Offline Batched Inference Example from your Quickstart page, running on Neuron inf2 (AWS inf2.8xlarge) returns: "TypeError: Can't instantiate abstract class NeuronWorker with abstract method execute_worker". The only change from your example is the example code is adding device="neuron" argument to LLM.

This code should reproduce the error:

from vllm import LLM, SamplingParams

prompts = [ "Hello, my name is", "The president of the United States is", "The capital of France is", "The future of AI is", ] sampling_params = SamplingParams(temperature=0.8, top_p=0.95)

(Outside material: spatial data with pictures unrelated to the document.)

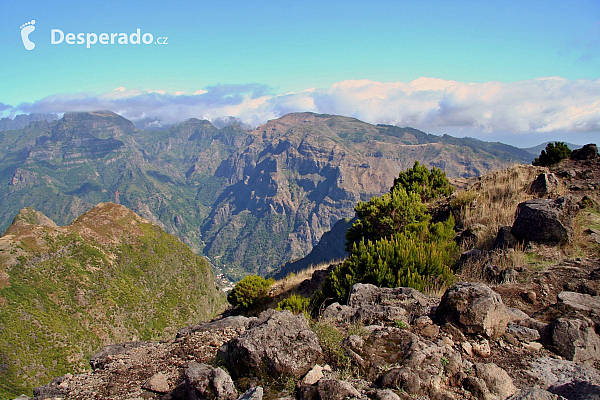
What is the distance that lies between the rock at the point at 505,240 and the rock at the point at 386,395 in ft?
20.4

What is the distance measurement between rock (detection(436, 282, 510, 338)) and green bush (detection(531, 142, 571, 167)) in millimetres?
18288

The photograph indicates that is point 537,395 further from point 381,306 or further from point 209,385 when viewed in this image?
point 209,385

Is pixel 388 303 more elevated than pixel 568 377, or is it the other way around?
pixel 568 377

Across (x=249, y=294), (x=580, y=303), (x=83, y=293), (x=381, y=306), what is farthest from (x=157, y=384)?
(x=83, y=293)

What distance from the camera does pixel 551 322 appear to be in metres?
4.67

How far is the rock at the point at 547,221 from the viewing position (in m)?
7.64

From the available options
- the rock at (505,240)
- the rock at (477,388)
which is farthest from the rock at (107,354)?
the rock at (505,240)

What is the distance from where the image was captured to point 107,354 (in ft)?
23.7

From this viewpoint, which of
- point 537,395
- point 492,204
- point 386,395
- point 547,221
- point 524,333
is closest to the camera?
point 537,395

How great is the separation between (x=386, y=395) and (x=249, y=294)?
42.4 ft

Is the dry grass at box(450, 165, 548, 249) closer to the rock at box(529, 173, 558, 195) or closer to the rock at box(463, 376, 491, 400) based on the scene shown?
the rock at box(529, 173, 558, 195)

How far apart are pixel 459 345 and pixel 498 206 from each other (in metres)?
8.03

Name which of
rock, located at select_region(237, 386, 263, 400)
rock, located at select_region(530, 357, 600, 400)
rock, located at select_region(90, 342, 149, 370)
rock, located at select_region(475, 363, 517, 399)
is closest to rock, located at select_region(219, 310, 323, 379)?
rock, located at select_region(237, 386, 263, 400)

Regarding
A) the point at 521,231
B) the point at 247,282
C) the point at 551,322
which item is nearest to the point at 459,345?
the point at 551,322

llm = LLM(model="facebook/opt-125m",device="neuron") outputs = llm.generate(prompts, sampling_params)

Print the outputs.

for output in outputs: prompt = output.prompt generated_text = output.outputs[0].text print(f"Prompt: {prompt!r}, Generated text: {generated_text!r}")

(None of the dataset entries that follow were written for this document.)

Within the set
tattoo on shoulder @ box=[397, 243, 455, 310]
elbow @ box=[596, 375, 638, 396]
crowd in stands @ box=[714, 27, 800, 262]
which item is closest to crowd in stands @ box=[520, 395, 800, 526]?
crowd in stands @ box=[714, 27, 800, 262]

jianyinglangaws commented 2 months ago

I still get this error with the latest https://github.com/vllm-project/vllm/pull/6313 merge.

Traceback (most recent call last):
  File "/home/ubuntu/vllm/simple_test.py", line 11, in <module>
    llm = LLM(model="facebook/opt-125m",device="neuron")
  File "/home/ubuntu/vllm/vllm/entrypoints/llm.py", line 150, in __init__
    self.llm_engine = LLMEngine.from_engine_args(
  File "/home/ubuntu/vllm/vllm/engine/llm_engine.py", line 421, in from_engine_args
    engine = cls(
  File "/home/ubuntu/vllm/vllm/engine/llm_engine.py", line 249, in __init__
    self.model_executor = executor_class(
  File "/home/ubuntu/vllm/vllm/executor/executor_base.py", line 46, in __init__
    self._init_executor()
  File "/home/ubuntu/vllm/vllm/executor/neuron_executor.py", line 21, in _init_executor
    self._init_worker()
  File "/home/ubuntu/vllm/vllm/executor/neuron_executor.py", line 26, in _init_worker
    self.driver_worker = NeuronWorker(
TypeError: Can't instantiate abstract class NeuronWorker with abstract method execute_worker
WoosukKwon commented 2 months ago

@liangfu Could you please take a look at @jianyinglangaws's comment?

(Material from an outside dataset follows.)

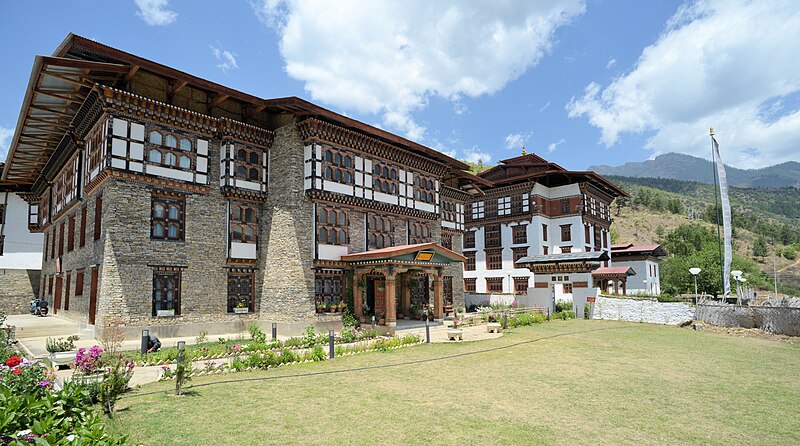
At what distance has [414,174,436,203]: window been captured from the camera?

areanddee commented 2 months ago

Saw that the patch to #6313 was merged to main, so I did a git pull origin main to update to the latest. I can confirm that the behavior seen in #6269 is still present, namely:

TypeError: Can't instantiate abstract class NeuronWorker with abstract method execute_worker

I posted this info on #6313 as well because it was speculated that #6313 would fix #6269. I am beginning to wonder about the status of support for the Neuron architecture in vLLM. Is it vLLM's intention to drop support for Neuron? I only ask this because the vLLM Documentation suggests that at least in V 0.3 vLLM did support neuron. Now, of course, those quickstart examples do not work. Any information regarding the direction vLLM is headed relative to Neuron would be appreciated.

areanddee commented 2 months ago

One extra question: can you recommend a previous known-working version of vLLM that we can pull that would work on Neuron and can you provide a tag for that?

areanddee commented 2 months ago

I tried to clone and install vLLM v0.3.0 but the requirements for that include pkg_resources which has been deprecated.

jianyinglangaws commented 2 months ago

The vllm 0.5.0 works for me with the latest Neuron SDK 2.19.0 and transformers-neuronx.

areanddee commented 2 months ago

The vllm 0.5.0 works for me with the latest Neuron SDK 2.19.0 and transformers-neuronx.

That's very interesting to know. So AFAIK, the DLAMI instance one can get by default from AWS in 2.18.2. How are you accessing 2.19.0? How do I install/upgrade to it?

jianyinglangaws commented 2 months ago

The default Neuron DLAMI (Deep Learning AMI Neuron (Ubuntu 22.04) 20240703) was updated to 2.19.0 last week.

areanddee commented 2 months ago

I see, thank you - I will try to use a new instance.

areanddee commented 2 months ago

I installed vllm on DLAMI 2.19.0 following these procedures (steps 2 and 3) VERBATIM : https://docs.vllm.ai/en/latest/getting_started/neuron-installation.html. The example does not work with the same error with the Quickstart example. So I guess we need to understand how your working instance on 2.19.0 is differing from my broken? Can you provide your collect_env.py output? Or do you want me to provide mine?

The vllm 0.5.0 works for me with the latest Neuron SDK 2.19.0 and transformers-neuronx.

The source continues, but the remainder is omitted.